Texte fourni
* * * * * * *

Quand on l'entend parler, c'est sa petite voix qui surprend, mélange de timidité et d'assurance, de douceur et de fermeté, la voix d'une femme qui tire de son expérience une certaine forme de sagesse empreinte d'une intranquillité latente, viscérale.
Et l'on a envie de la prendre dans ses bras, la petite Sarah aux allures d'Antigone, pour la consoler d'une souffrance encore vive, de cicatrices à peine refermées que l'on a vues subrepticement passer dans l'ombre de son regard, dans le mouvement de sa main.
Son dernier roman au titre magnifique, « Les Enténébrés », nous laissait soupçonner des relations familiales difficiles… Tout restait assez allusif, comme un peu lointain … et surtout tourné vers la branche maternelle. Avec « Saturne », roman nettement autobiographique, on explore plutôt le côté paternel et l'on découvre le destin de cette riche famille de médecins juifs installée en Algérie, pays qu'ils ont dû fuir à contrecoeur dans les années 50 pour s'installer en France où, petit à petit, le clan fit de nouveau fortune en ouvrant différentes cliniques privées.
D'un côté, il y a le grand-père de la narratrice : un grand médecin estimé de tous, un homme sensible et d'une grande générosité. Louise, sa femme, la grand-mère, a quant à elle beaucoup d'ambition pour sa famille, déteste ceux qu'elle juge médiocres, moyens, pas à la hauteur. Elle aime sans compter, à condition de ne pas être déçue ou trompée. Elle a deux fils : Armand, qui deviendra médecin à son tour et Harry, le père de Sarah qui, lui, ne sera jamais médecin, au grand désespoir de ses parents. Lui est plutôt poète, joueur, rêveur, pêcheur d'étoiles et il tombera follement amoureux d'une femme, Eve, la plus belle, la plus attirante, la plus folle aussi. (Pourquoi me fait-elle penser à la « Nadja » de Breton?) Eve la mythomane, Eve à la double vie ne plaira pas à sa belle-famille mais Harry n'aura cure de l'avis des autres. Il est fou d'Eve. Il l'aime passionnément et brûlera ses ailes à force de s'approcher de sa lumière. Il mourra d'une leucémie à 34 ans, jeune, trop jeune. Sa fille Sarah a quinze mois.
La petite grandit et se sent de plus en plus broyée au milieu des siens, de leurs émotions, de leurs passions, de leurs colères. De toute la fureur et la folie dont ils sont capables. De toute la haine et l'amour qui sont en eux. Incapable de se relever de la mort de ce père qu'elle n'a pas connu, incapable d'avancer aux côtés d'une mère qui tourbillonne, virevolte au gré de ses humeurs et de sa douce folie… Une mère qui finira par refaire sa vie, ailleurs.

* * * * * * *

(Données de raisonnement sur des scènes)
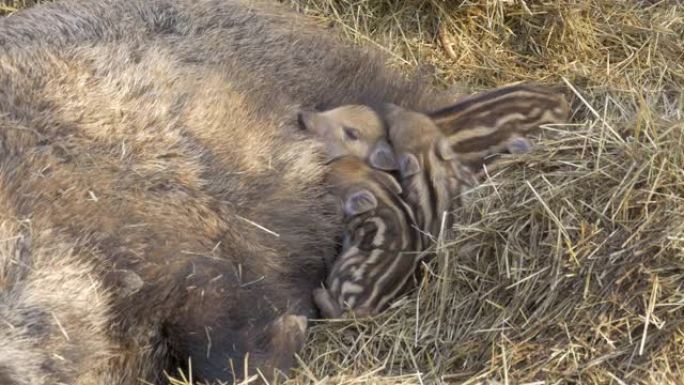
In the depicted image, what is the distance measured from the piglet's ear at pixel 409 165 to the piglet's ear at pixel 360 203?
28cm

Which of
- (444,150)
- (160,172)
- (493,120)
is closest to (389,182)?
(444,150)

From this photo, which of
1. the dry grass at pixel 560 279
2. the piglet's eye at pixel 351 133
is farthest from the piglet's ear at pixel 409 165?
the dry grass at pixel 560 279

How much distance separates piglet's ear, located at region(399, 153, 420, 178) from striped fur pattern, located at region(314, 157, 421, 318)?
0.19m

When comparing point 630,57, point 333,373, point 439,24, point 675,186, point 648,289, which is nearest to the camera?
point 648,289

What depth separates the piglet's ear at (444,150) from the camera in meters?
4.71

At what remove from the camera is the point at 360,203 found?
4.46 meters

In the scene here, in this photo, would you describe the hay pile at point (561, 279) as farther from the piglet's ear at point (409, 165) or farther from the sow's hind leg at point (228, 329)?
the piglet's ear at point (409, 165)

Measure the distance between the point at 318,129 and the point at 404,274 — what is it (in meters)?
0.78

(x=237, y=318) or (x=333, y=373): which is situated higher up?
(x=237, y=318)

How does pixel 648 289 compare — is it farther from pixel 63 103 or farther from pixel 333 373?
pixel 63 103

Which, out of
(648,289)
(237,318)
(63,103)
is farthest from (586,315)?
(63,103)

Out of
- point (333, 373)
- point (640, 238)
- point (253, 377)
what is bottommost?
point (333, 373)

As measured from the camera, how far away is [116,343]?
12.3 feet

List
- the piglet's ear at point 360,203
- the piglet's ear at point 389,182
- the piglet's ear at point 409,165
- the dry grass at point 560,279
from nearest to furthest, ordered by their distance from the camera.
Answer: the dry grass at point 560,279 → the piglet's ear at point 360,203 → the piglet's ear at point 389,182 → the piglet's ear at point 409,165
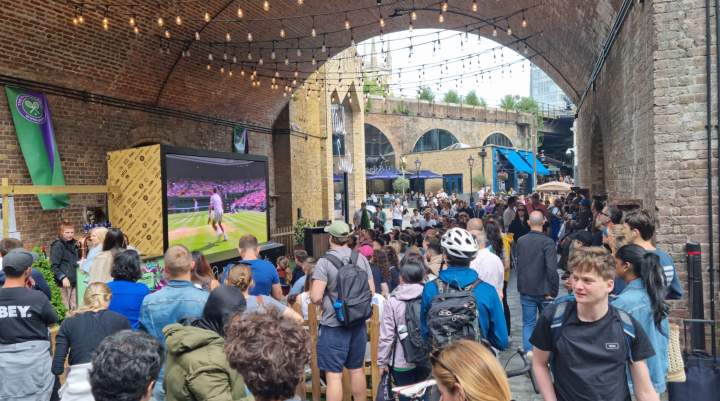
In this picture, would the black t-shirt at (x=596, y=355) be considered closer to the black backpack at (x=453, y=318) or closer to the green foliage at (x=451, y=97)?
the black backpack at (x=453, y=318)

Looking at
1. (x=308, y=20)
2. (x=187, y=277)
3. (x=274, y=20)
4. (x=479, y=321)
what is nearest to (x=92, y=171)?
(x=274, y=20)

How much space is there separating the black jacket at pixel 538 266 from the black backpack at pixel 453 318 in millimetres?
2608

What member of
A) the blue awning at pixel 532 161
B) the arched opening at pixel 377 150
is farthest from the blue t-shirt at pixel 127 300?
the arched opening at pixel 377 150

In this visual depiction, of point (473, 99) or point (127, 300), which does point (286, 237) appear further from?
point (473, 99)

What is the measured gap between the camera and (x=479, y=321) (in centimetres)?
349

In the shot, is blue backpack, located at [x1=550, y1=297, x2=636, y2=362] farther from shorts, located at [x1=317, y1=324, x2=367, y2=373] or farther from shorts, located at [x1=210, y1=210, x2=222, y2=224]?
shorts, located at [x1=210, y1=210, x2=222, y2=224]

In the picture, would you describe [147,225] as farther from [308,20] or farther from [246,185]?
[308,20]

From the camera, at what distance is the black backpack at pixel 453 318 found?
3.26m

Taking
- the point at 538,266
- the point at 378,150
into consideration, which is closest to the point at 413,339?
the point at 538,266

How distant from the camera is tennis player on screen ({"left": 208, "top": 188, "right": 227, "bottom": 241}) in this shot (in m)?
12.9

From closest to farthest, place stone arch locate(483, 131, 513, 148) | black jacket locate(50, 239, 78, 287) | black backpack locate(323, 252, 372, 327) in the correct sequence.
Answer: black backpack locate(323, 252, 372, 327) → black jacket locate(50, 239, 78, 287) → stone arch locate(483, 131, 513, 148)

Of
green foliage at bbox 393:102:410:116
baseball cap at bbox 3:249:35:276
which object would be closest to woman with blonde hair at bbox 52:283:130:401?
baseball cap at bbox 3:249:35:276

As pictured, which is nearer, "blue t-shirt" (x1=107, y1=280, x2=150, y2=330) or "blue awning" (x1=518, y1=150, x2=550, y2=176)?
"blue t-shirt" (x1=107, y1=280, x2=150, y2=330)

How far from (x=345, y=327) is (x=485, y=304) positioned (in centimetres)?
135
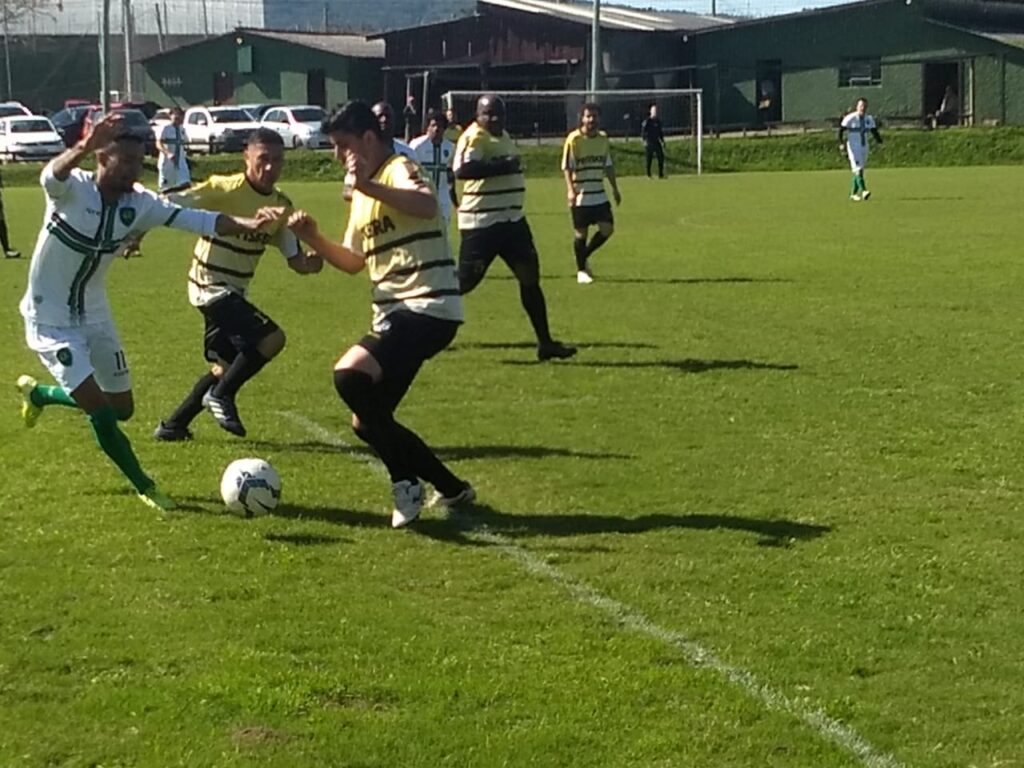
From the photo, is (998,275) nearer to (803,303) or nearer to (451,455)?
(803,303)

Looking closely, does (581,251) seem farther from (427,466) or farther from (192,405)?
(427,466)

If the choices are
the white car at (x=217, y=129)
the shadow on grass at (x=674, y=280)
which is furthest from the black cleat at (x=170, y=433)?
the white car at (x=217, y=129)

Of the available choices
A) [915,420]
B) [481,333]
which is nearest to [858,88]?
[481,333]

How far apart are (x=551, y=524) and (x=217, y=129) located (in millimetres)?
46221

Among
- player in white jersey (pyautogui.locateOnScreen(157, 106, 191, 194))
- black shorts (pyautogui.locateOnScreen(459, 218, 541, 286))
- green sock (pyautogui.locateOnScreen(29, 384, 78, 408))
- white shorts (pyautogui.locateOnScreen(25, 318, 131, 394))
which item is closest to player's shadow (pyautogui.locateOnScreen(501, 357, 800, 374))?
black shorts (pyautogui.locateOnScreen(459, 218, 541, 286))

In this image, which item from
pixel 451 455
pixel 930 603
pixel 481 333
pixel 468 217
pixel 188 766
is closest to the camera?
pixel 188 766

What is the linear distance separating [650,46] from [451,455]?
54.0 meters

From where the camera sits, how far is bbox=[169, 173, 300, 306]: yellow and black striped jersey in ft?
32.1

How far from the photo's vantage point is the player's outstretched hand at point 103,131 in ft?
24.0

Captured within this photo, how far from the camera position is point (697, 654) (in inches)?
235

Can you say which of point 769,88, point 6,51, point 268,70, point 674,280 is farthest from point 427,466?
point 6,51

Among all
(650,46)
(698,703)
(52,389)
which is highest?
(650,46)

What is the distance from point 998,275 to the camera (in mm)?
18234

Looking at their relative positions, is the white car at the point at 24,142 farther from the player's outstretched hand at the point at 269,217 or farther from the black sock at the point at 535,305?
the player's outstretched hand at the point at 269,217
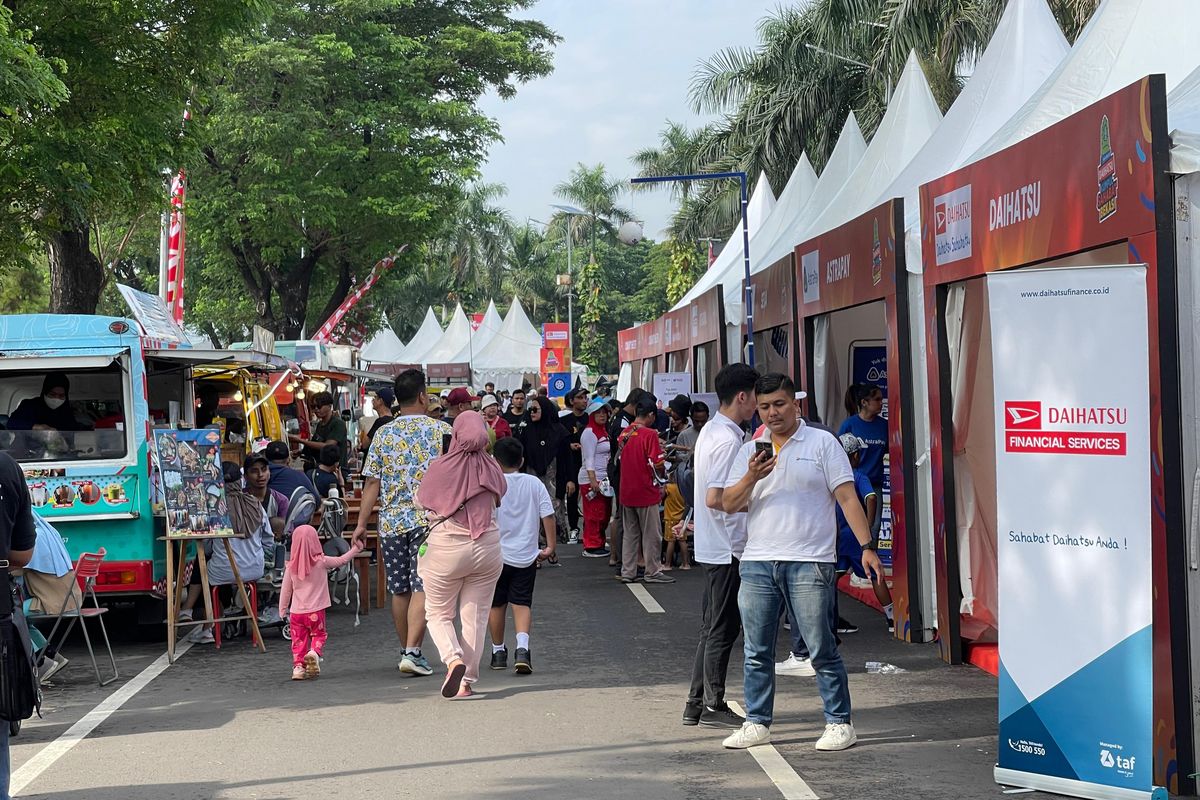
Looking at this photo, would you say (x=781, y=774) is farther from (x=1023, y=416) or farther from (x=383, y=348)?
(x=383, y=348)

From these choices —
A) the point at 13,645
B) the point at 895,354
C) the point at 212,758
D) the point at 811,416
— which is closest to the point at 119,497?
the point at 212,758

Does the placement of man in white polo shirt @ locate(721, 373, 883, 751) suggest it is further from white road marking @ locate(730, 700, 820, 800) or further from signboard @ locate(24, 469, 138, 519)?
signboard @ locate(24, 469, 138, 519)

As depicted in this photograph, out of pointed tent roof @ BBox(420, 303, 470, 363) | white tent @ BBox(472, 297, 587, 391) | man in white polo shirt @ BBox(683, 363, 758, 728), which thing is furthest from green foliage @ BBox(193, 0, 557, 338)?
man in white polo shirt @ BBox(683, 363, 758, 728)

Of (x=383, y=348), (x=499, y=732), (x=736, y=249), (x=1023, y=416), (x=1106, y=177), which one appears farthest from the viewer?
(x=383, y=348)

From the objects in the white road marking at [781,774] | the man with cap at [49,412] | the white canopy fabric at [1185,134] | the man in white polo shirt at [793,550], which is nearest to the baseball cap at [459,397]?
the man with cap at [49,412]

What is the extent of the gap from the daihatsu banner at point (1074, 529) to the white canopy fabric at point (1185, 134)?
520 mm

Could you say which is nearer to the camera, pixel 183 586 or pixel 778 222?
pixel 183 586

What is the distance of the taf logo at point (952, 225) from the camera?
30.9 feet

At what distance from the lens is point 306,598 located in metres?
9.62

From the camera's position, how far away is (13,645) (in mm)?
5641

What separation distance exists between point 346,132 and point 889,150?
63.8 feet

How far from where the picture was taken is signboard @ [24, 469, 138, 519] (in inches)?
418

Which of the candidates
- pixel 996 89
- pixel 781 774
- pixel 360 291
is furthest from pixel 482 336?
pixel 781 774

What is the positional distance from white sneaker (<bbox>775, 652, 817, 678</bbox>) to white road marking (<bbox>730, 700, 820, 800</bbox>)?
2.17 metres
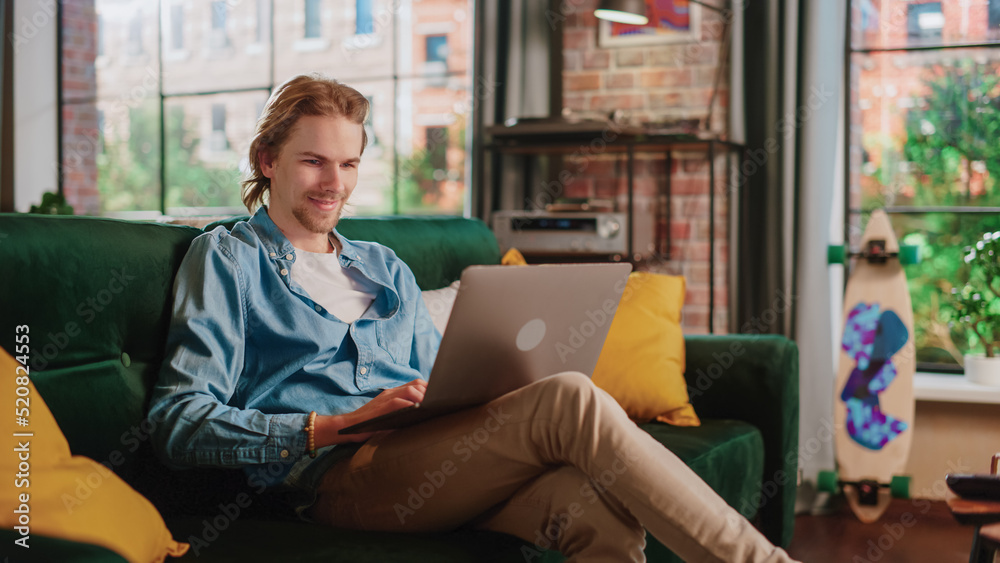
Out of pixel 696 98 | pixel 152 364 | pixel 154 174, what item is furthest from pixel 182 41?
pixel 152 364

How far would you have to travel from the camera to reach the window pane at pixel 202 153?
5.33 meters

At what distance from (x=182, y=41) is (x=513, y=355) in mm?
4858

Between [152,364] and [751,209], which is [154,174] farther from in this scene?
[152,364]

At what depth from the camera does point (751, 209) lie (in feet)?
10.1

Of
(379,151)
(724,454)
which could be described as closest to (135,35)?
(379,151)

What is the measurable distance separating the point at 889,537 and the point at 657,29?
1819mm

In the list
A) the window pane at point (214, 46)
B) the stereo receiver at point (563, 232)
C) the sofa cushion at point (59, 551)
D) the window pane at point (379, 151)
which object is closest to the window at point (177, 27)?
the window pane at point (214, 46)

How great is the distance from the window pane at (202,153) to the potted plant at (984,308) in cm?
388

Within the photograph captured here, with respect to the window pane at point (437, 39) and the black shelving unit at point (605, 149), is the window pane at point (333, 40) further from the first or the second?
the black shelving unit at point (605, 149)

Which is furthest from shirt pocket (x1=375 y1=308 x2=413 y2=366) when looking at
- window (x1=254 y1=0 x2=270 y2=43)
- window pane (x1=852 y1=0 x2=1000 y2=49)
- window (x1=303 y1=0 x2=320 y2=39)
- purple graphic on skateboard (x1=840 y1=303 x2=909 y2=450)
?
window (x1=254 y1=0 x2=270 y2=43)

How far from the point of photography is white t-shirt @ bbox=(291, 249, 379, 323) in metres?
1.54

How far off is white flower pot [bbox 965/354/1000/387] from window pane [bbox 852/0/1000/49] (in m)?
1.12

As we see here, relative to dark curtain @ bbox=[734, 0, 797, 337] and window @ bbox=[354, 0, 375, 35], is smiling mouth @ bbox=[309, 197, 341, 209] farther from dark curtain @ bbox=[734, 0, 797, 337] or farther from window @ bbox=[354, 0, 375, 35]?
window @ bbox=[354, 0, 375, 35]

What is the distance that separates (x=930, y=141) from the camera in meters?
3.22
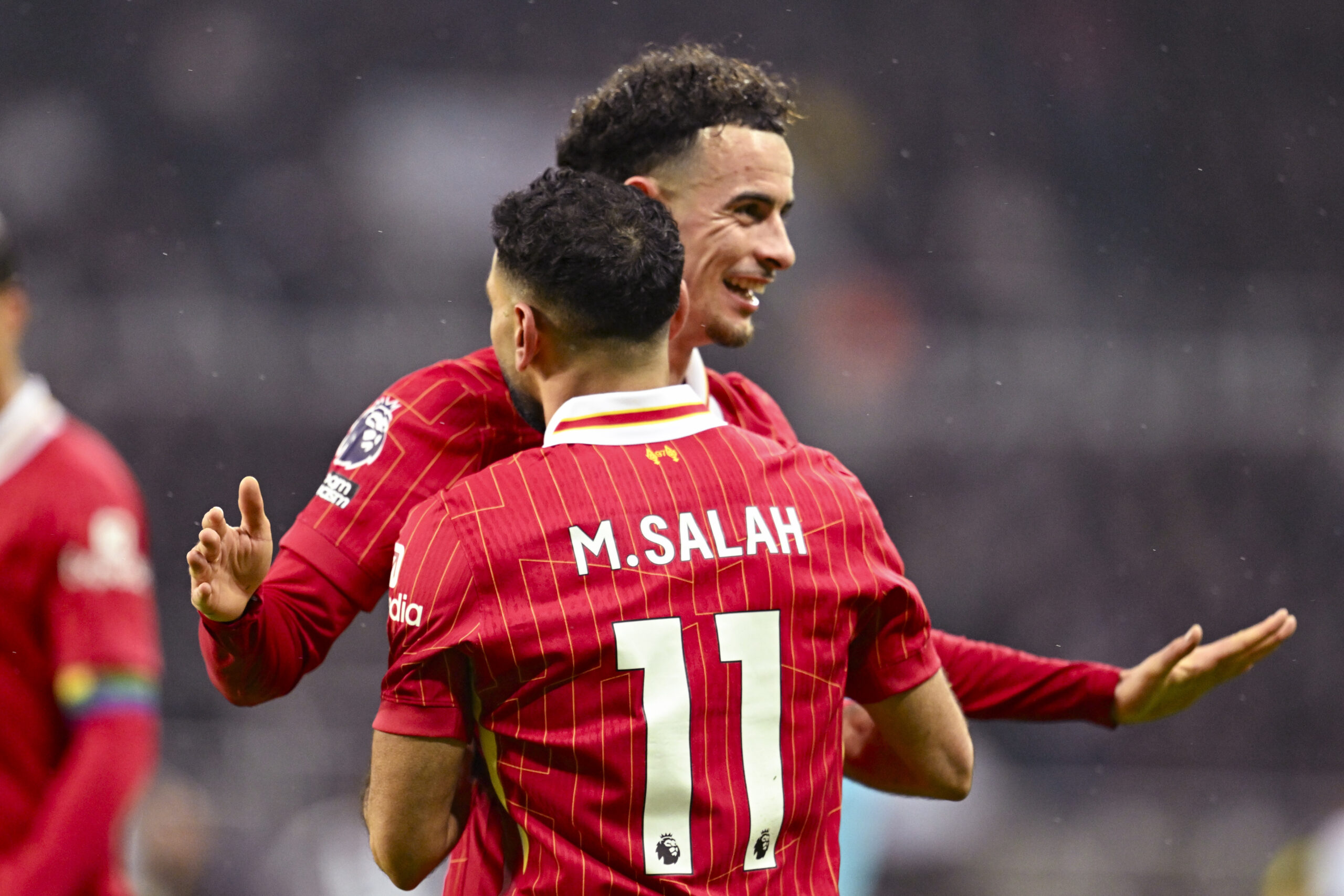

* * * * * * *

Défi A
Ces affirmations concordent-elles avec le texte fourni ? Pour chacune, répondez par oui ou non et citez à l'identique les mots du texte qui tranchent.
(i) Harry est devenu médecin, comme son frère Armand.
(ii) Harry est mort d'une leucémie à 34 ans.
(iii) La famille a quitté l'Algérie dans les années 50.
Défi B
Recopiez mot pour mot le passage du texte fourni qui va de « Quand on l'entend » jusqu'à « de sa main. ».
Défi C
D'après le texte fourni, répondez brièvement :
(i) Quel est le titre du roman précédent ?
(ii) Comment s'appelle la grand-mère ?
(iii) Quel âge a Sarah à la mort de son père ?

Résultat de l'exercice A
(i) Non : « Harry, le père de Sarah qui, lui, ne sera jamais médecin, au grand désespoir de ses parents ».
(ii) Oui : « Il mourra d'une leucémie à 34 ans ».
(iii) Oui : « pays qu'ils ont dû fuir à contrecoeur dans les années 50 ».

Résultat de l'exercice B
Quand on l'entend parler, c'est sa petite voix qui surprend, mélange de timidité et d'assurance, de douceur et de fermeté, la voix d'une femme qui tire de son expérience une certaine forme de sagesse empreinte d'une intranquillité latente, viscérale.
Et l'on a envie de la prendre dans ses bras, la petite Sarah aux allures d'Antigone, pour la consoler d'une souffrance encore vive, de cicatrices à peine refermées que l'on a vues subrepticement passer dans l'ombre de son regard, dans le mouvement de sa main.

Résultat de l'exercice C
(i) « Les Enténébrés »
(ii) Louise
(iii) Quinze mois